Según el diagnóstico de egreso, sólo en el 57,6 % de las pacientes se confirmó enfermedad hipertensiva, lo cual podría explicarse de nuevo por las dificultades en el uso de la clasificación internacional de enfermedades. Incluso se ha adjudicado un papel importante en las deficiencias en el diligenciamiento de las historias a los estudiantes de las facultades de Medicina que realizan prácticas en los hospitales.

Sobre el uso de servicios preventivos, 9 % del total de historias correspondió a pacientes que asistieron al programa de control prenatal y fueron remitidas posteriormente para la atención del parto al tercer nivel o bien se desconoce su evolución. El promedio de asistencia al programa de estas pacientes fue de 4,3 consultas, a todas se les tomaron los laboratorios básicos del control prenatal y el promedio de ecografías obstétricas por usuaria fue de 2. Aunque existe la indicación de diligenciar la ficha de registro de consulta y de detección de factores de riesgo diligenciada para el efecto (ficha Clap), sólo en 28,6 % de los casos.

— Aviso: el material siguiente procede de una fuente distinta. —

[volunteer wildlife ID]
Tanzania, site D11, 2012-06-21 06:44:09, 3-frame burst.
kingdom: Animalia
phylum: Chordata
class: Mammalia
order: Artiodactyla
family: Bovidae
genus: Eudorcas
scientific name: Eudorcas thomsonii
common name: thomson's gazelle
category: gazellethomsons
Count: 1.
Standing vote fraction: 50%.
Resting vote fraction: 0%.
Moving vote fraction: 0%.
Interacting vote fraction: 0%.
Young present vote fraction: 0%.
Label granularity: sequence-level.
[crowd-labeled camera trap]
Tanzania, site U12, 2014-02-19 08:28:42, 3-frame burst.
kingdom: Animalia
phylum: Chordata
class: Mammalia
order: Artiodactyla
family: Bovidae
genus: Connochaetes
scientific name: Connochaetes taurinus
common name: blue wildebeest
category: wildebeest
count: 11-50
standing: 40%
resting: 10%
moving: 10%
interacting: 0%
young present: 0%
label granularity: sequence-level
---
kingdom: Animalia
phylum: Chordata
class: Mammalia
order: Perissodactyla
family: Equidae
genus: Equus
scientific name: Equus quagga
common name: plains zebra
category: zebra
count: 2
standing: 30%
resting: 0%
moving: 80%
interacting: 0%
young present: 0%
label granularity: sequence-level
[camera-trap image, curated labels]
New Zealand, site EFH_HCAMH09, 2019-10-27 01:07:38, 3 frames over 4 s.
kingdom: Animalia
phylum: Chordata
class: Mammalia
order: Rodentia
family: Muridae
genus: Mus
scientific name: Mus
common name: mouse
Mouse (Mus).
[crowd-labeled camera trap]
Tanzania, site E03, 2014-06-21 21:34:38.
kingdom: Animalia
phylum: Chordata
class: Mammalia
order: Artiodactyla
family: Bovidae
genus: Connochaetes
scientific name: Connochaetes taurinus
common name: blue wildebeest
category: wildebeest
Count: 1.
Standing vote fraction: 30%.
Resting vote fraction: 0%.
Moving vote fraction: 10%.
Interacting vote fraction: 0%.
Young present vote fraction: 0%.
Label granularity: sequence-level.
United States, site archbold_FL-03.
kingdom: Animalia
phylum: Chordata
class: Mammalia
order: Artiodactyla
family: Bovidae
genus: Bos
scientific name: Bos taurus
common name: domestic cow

De las 70 usuarias, 89,7 %, que consultaron por el servicio de urgencias, sólo en 20 (cerca del 30 %), se confirmó su asistencia al programa de control prenatal. Se trató en su mayoría de mujeres residentes en la localidad de Bosa y pacientes vinculadas. El promedio de controles en el programa fue de 4,2; al 80 % se le realizó procedimiento diagnóstico de rutina, y el promedio de ecografías por usuaria fue de 1,2. En cinco pacientes la remisión al tercer nivel se hizo desde el control prenatal.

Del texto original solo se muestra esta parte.